## Quoted text:
Hahnemuhle Photo Rag Bright White paper review
Hahnemuhle Photo Rag Bright White paper review
Hahnemuhle’s 310gsm smooth fine art paper
We’ve had Hahnemuhle’s Photo Rag paper (the 308gsm version) available as an option for some of Keith’s fine art prints right from when we first got our old Epson 9600 in 2004.
During Keith’s recent review of the Canon iPF6450 printer, we were able to get some of the 310gsm ‘Bright White’ version of the paper. Keith has been testing it on the printer, including making our own custom ICC profiles, something we do for all our print work.
About the paper
The paper is 100% cotton based, giving excellent archival properties.
This particular version includes a modest amount of optical brighteners, which in a few applications might reduce its ‘archival level’.
It’s a stiff feeling paper at half a millimetre thick, and even small unmounted prints have an immediate quality feel to them.
More paper info at Hahnemuhle
This from Hahnemuhle:
- Photo Rag Bright White – a 100% cotton paper with a smooth surface texture – guarantees archival standards. With its premium matt inkjet coating Photo Rag Bright White meets the highest industry standards regarding density, colour gamut, colour graduation and image sharpness while preserving the special touch and feel of genuine art paper.
- Compatible with pigmented and dye inkjet systems.
|Value||Test standard / Notes|
|Test Conditions||23°C / 50% R.H.|
|Weight||310 gsm||EN ISO 536|
|Media Colour||bright white|
|Calcium Carbonate buffered||yes|
|Water Resistance||Very high|
Available media sizes
There are paper settings and profile information available for many printers at the Hahnemuhle web site. The paper was profiled for the iPF6450 after creating a custom media setting, based on a Canon fine art heavy weight paper.
The profile was built using a ~2900 patch target, measured on an X-rite i1iSis spectrophotometer and processed using X-rite i1Profiler software.
As we often do for fine art media, two profiles were created, one with a fairly neutral perceptual rendering intent and one with more contrast and saturation. Different images can look better under soft proofing with different profile building parameters, and since it’s no trouble to build multiple profiles, I often make two or three.
For B&W printing using the iPF6450 monochrome print mode, I created a custom linearising profile, since the default tone curve does -slightly- crunch up deep shadow detail for well lit prints (see the iPF6450 review for much more about this)
The image below is from testing the neutrality of Monochrome printing with the iPF6450 (against the grey card)
The optical brighteners in the paper give a very slight purplish tinge to the ink/paper combination, which varies with lighting. Most people won’t see this, but I like to ‘tune it out’ for exhibition prints, where I know the kind of lighting present.
This is also covered further in the printer review.
I also used this paper with True Black and White software driving the iPF6450, linnearising one of the included Hahnemuhle profiles.

## Supplied entries:
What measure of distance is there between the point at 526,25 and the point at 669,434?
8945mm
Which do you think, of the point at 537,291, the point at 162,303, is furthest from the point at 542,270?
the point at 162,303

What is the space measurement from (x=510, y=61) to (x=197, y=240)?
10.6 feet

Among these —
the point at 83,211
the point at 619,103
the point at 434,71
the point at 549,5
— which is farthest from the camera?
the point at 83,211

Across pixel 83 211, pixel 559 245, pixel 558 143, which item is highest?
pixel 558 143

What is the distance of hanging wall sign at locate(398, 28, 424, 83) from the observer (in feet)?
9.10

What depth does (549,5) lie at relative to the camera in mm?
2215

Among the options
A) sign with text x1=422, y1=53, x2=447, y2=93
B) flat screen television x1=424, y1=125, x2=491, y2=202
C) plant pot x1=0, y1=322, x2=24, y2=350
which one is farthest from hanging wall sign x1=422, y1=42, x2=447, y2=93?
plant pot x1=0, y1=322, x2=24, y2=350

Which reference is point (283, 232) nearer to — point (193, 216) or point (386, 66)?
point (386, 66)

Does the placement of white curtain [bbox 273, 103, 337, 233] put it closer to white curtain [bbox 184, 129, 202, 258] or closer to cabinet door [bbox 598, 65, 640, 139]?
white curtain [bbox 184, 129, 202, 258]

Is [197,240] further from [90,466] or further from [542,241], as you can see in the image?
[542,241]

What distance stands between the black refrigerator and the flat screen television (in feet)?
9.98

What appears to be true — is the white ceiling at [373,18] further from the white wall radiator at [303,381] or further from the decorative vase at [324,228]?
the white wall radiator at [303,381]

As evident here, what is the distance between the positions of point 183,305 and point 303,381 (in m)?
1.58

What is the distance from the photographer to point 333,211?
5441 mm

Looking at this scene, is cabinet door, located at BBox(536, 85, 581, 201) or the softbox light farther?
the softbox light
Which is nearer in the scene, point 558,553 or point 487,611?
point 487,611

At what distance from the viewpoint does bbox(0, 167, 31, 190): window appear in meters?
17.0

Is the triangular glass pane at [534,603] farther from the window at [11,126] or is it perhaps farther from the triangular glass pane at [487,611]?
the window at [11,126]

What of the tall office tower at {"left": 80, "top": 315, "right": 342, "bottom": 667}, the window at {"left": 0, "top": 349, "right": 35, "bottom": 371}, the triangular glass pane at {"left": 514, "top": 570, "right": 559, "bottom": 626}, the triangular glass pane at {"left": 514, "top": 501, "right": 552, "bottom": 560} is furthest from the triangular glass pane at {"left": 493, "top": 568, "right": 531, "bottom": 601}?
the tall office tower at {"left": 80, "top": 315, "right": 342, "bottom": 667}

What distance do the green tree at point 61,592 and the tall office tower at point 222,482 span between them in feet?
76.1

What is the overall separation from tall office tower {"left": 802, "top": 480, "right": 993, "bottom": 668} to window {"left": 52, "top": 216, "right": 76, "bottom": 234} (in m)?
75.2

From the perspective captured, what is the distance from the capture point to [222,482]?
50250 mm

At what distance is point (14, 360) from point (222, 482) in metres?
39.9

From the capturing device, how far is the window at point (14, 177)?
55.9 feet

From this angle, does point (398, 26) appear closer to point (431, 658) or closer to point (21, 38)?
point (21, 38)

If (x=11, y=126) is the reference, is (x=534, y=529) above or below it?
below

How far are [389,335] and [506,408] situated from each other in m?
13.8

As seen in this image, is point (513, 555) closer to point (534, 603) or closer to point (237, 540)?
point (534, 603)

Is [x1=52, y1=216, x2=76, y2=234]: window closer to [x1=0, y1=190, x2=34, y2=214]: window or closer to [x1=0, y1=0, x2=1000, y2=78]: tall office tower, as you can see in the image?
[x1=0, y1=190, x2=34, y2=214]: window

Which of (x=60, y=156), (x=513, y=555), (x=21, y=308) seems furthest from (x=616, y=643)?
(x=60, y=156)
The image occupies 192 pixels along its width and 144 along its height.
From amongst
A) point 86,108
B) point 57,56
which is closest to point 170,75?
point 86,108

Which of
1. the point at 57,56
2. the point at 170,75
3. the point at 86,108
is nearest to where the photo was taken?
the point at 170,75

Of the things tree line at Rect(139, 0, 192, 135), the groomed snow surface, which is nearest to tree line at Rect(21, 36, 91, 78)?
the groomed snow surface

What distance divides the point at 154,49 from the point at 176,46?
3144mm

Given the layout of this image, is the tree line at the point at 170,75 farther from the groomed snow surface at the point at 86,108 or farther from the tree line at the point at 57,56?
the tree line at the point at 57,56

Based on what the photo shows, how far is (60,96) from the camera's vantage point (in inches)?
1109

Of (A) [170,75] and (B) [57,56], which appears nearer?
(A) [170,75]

## Requirements:
**A.** In the paper review, how thick is the Photo Rag Bright White paper said to be?
**B.** Shorten the paragraph in the paper review that begins "As we often do for fine art media," keeping its main facts.
The listing plays no part in what comes next.

## Expected results:
**A.** Half a millimeter.

**B.** Two profiles were made for this fine art paper: one with a fairly neutral perceptual rendering intent and one with more contrast and saturation. Since different images can look better under soft proofing with different profile settings, and building extra profiles is easy, two or three are often made.